Half an hour later, he returned to the same spot.
“He isn’t anywhere around here,” he told her. “I checked everywhere with line of sight of the city hall entrance, and then some. I don’t think he was ever here.”
Just then an armed fighter walked up to the top of the city hall steps, turned around, and, at the top of his lungs, yelled Matilda’s name.
“That’s not Gervis,” Ellison said.
“No, that’s one of Ham’s guys,” said Matilda.
“Matilda Scarletstrike!” the fighter yelled again. “Is there a Matilda Scarletstrike out here?”
Matilda walked around the pretzel cart and waved at the fighter until he spotted her and came down the steps.
Ellison staggered after her, buried under the coat.
“I’ve got a message from Duke Humfridus Hubelet Hamund,” the fighter said. “Gervis contacted him. Wants to meet at the Barley Mow, instead.”
“He must have thought that this place was too exposed,” said Matilda.
“The Barley Mow isn’t going to be any better for him,” said Ellison.
“He probably thinks he’s being clever, changing the meeting location at the last minute,” said Matilda. “Doesn’t matter. We’ll just catch him there.” She turned to the fighter. “We’ll handle it from here. I’ll get Ham’s coat back to him later on.”
The fighter looked at the coat appreciatively.
“I’ve always wanted to try it on,” said the fighter, and reached out to pat the fur. “It’s feels like it would be pretty warm. I should get one of these.”
“I know, right?” Matilda said. “I want to know where he gets them.”
“Maybe from up north? I heard…”
“We don’t have time for this,” Ellison interrupted. “Gervis might be gone by now.”
He and Matilda walked east on Upping, towards the King’s Arms, then turned south on Banking Street.
A few of Rodge’s disguised mercenaries saw them walking away and trailed behind them.
When they got to Leadenhall Street, Ellison pulled his hood back up and forward so that it cast his face in shadow.
Then, just before turning the corner, they waited for Rodge’s men to catch up. The Barley Mow was two blocks down Leadenhall, just past the post office.
“Wait here while I go up ahead and see if Gervis is there,” Ellison told them.
As Ellison walked away, one of the mercenaries asked Matilda, “How’s he going to recognize him?”
“He says by body language,” Matilda told them. “But I think he’s got a grid admin on the take.”
Ellison didn’t bother to correct her.
Instead, staying on the opposite side of the street and keeping people between him and the Barley Mow, he got close enough to see through the front window. There was Gervis, sitting right in full view of the street. Instead of the bulky form he had before, Gervis was now a slight man, with long wispy hair tied back in a pony tail and a sparse goatee. He wore a loose tan home-spun shirt. The avatar he wore looked vaguely familiar.

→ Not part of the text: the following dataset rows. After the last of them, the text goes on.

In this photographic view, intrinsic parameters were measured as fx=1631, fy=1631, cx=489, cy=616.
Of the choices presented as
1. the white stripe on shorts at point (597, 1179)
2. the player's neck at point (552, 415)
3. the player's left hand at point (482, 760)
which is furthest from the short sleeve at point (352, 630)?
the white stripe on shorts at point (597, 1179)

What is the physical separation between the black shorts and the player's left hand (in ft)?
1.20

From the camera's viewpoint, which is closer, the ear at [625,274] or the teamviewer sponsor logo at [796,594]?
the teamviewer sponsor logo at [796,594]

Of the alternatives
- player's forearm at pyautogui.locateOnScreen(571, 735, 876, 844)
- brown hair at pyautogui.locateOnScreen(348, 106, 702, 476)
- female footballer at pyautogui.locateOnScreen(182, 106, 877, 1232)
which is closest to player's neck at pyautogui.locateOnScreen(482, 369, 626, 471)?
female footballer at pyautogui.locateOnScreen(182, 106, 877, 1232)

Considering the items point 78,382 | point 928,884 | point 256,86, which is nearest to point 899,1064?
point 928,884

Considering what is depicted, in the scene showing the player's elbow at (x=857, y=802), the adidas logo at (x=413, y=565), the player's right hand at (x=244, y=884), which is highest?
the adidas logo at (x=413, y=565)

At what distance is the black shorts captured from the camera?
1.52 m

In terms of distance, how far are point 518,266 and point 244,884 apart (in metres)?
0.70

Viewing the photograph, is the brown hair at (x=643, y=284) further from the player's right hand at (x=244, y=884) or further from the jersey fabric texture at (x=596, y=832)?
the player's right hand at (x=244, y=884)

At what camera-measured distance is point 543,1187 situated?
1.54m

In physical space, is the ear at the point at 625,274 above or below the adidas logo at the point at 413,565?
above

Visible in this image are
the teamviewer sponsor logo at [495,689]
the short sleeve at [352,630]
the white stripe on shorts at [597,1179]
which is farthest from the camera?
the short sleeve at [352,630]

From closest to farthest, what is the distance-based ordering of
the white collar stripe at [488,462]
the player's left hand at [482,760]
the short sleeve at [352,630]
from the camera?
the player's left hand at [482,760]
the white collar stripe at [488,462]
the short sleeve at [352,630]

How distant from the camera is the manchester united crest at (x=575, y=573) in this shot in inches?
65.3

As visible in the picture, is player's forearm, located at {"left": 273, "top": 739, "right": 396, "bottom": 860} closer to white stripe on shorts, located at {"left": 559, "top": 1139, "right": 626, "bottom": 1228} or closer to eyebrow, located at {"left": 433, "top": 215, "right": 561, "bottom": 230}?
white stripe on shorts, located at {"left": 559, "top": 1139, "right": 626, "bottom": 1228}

Ellison couldn’t see if he had anything with him.
He returned back to Matilda and the mercenaries and described Gervis to them.
“Sounds like the default minstrel outfit,” said Matilda.

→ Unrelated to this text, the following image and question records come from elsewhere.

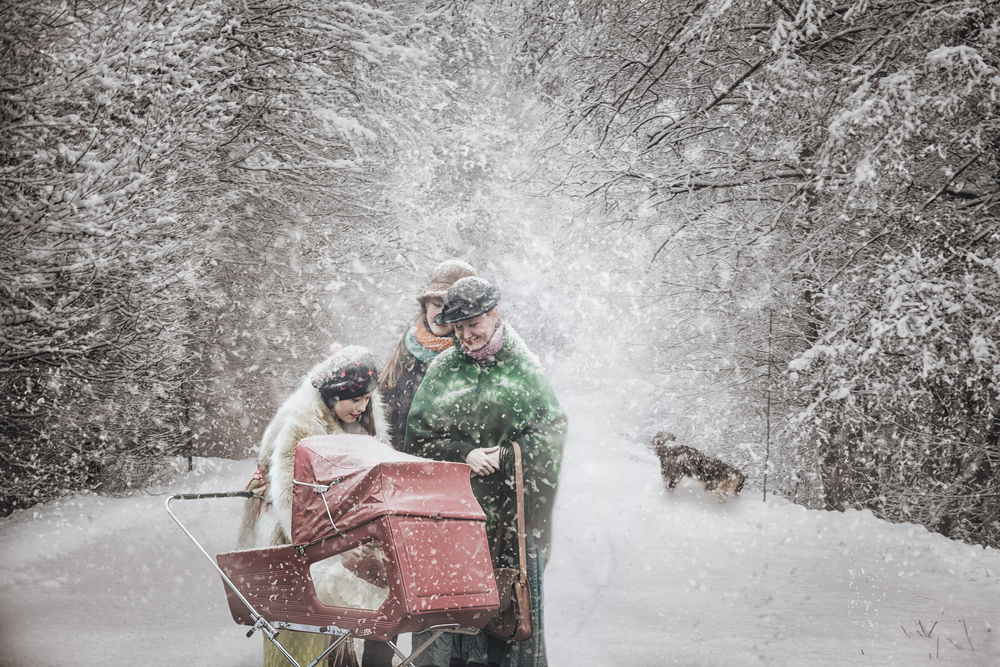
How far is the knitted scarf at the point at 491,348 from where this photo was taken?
3.59 meters

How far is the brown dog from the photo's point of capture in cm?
591

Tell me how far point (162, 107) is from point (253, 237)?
2.26 m

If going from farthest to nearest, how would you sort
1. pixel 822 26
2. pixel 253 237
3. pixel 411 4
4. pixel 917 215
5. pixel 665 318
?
pixel 253 237 < pixel 665 318 < pixel 411 4 < pixel 822 26 < pixel 917 215

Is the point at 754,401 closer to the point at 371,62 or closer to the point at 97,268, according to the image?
the point at 371,62

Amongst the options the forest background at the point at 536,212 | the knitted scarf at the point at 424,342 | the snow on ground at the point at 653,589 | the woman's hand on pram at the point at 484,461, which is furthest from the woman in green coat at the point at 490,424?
the forest background at the point at 536,212

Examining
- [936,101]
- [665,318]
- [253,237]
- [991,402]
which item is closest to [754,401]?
[665,318]

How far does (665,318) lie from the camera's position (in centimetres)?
745

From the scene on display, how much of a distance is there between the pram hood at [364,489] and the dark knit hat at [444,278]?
5.33 feet

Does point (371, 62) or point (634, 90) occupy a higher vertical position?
point (371, 62)

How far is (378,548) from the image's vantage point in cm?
276

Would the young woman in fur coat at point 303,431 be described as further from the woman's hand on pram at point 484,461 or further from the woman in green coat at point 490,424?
the woman's hand on pram at point 484,461

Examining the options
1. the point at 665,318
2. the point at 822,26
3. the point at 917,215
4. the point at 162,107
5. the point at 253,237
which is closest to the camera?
the point at 917,215

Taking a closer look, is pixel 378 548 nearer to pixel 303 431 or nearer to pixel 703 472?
pixel 303 431

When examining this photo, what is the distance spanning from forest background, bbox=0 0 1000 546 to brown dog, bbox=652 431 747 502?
0.45 metres
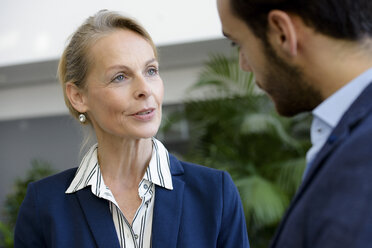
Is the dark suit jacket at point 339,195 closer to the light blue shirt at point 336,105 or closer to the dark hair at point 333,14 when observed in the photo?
the light blue shirt at point 336,105

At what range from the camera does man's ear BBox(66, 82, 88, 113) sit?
1900 mm

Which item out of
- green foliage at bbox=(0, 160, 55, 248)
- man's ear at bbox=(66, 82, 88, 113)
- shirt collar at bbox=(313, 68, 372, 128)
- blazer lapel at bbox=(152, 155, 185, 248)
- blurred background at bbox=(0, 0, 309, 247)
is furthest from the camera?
green foliage at bbox=(0, 160, 55, 248)

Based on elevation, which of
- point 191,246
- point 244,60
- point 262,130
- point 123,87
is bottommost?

That’s where Ellison saw it, far down the list of default options in Krim’s welcome area.
Matilda sent a couple of men ahead to stand guard on the other side of the inn, in case Gervis ran in that direction.
“Walk past the inn,” she told them. “Don’t look at it. Repeat, do not look at the inn. Stay across the street from it, keep people and vehicles between you and him, just in case he recognizes you by how you walk. Just go a couple of buildings past it and wait. We’ll go in, and then if you see him come running out with us chasing after them, then step in and grab him.”
“The Barley Mow has a back door,” Ellison reminded them.
“Right.” Matilda sent another man to go down the alley and wait at the inn’s back entrance. “If he comes running out, tackle him. And make sure he doesn’t go into the chute.”
Ellison winced. He’d recently lost someone he’d been trying to catch when the guy dove into a trash chute and died instantly. Well, the avatar died. The guy himself just landed right back in Krim’s welcome area and waltzed right back in through the central gate.
“I’ll wedge the chute lid closed,” said the mercenary. “This ain’t my first rodeo.”
That left two others, whom Matilda positioned across the street from the inn, near the post office.
When everyone was in place, Matilda led the way.